Tangentially from the topic of draft-wouters-edns-tcp-chain-query, I have
noticed a gap in performance between what BIND's validating resolver does
and what the DNSSEC specifications allow.

If I run the following commands to prepare the cache ...

$ rndc flush
$ dig dnskey uk
$ dig dnskey ac.uk

... then these commands to watch what happens with a sample query ...

$ rndc trace 11
$ dig www.cam.ac.uk
$ rndc notrace

... I can see the following series of queries and responses, one after
another:

(1) send www.cam.ac.uk IN A ? to ac.uk nameserver
    receive delegation response
(2) send www.cam.ac.uk IN A ? to cam.ac.uk nameserver
    receive answer
(3) to validate www.cam.ac.uk IN A ...
    send cam.ac.uk IN DNSKEY ? to cam.ac.uk nameserver
    receive answer
(4) to validate cam.ac.uk DNSKEY ...
    send cam.ac.uk IN DS ? to ac.uk nameserver
    receive answer

This is twice as slow as it should be.

In RFC 4035 section 3.1.4, authoritative name servers that are returning a
referral are required to include the DS RRset (or a proof of nonexistence)
alongside the delegation NS RRset and glue, all in the same response.

So in the trace above, step (4) is redundant: the resolver already
received the DS in step (1).

Furthermore, the presence of the DS in the referral tells the resolver
that it will need the DNSKEY RRset in order to validate the answer, so it
should send queries (2) and (3) concurrently.

I am aware there was some debate about top-down vs. bottom-up validation,
and that BIND does bottom-up validation.
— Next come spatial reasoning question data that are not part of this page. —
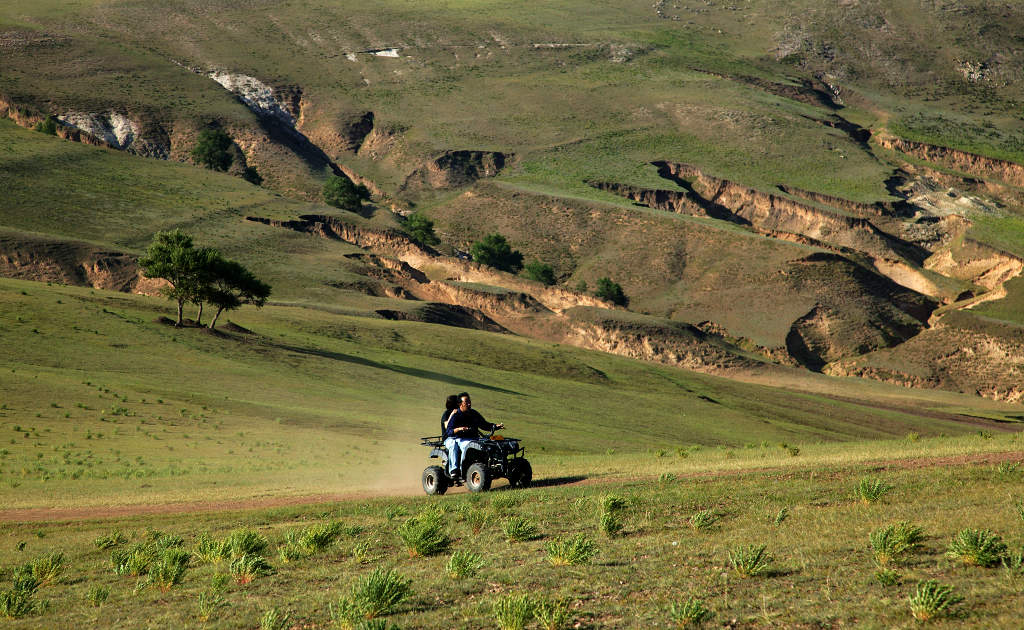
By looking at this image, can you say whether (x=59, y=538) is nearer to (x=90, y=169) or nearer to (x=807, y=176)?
(x=90, y=169)

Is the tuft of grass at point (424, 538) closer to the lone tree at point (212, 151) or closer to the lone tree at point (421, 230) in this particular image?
the lone tree at point (421, 230)

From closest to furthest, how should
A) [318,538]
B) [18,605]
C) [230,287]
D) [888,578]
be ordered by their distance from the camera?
[888,578] → [18,605] → [318,538] → [230,287]

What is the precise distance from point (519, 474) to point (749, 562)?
1117cm

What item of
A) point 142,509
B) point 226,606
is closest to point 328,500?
point 142,509

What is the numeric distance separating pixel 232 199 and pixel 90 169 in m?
21.5

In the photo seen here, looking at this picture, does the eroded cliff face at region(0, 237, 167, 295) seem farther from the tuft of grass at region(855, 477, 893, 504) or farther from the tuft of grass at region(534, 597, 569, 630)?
the tuft of grass at region(534, 597, 569, 630)

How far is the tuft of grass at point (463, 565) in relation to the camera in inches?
516

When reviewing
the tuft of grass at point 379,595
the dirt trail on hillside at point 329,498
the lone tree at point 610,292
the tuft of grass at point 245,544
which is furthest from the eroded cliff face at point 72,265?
the tuft of grass at point 379,595

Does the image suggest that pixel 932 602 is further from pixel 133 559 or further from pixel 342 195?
pixel 342 195

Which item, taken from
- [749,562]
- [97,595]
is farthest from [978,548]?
[97,595]

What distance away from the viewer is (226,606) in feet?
41.8

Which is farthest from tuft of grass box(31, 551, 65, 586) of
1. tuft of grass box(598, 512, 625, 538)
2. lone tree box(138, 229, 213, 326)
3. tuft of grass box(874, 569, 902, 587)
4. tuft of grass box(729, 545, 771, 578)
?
lone tree box(138, 229, 213, 326)

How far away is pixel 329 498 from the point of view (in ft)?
76.1

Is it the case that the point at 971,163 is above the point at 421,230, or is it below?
above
What are the advantages of
bottom-up validation? It seems to be fundamentally twice as slow as
top-down validation.

Tony.
-- 
f.anthony.n.finch  <d...@dotat.at>  http://dotat.at/
Forties, Cromarty: East, veering southeast, 4 or 5, occasionally 6 at first.
Rough, becoming slight or moderate. Showers, rain at first. Moderate or good,
occasionally poor at first.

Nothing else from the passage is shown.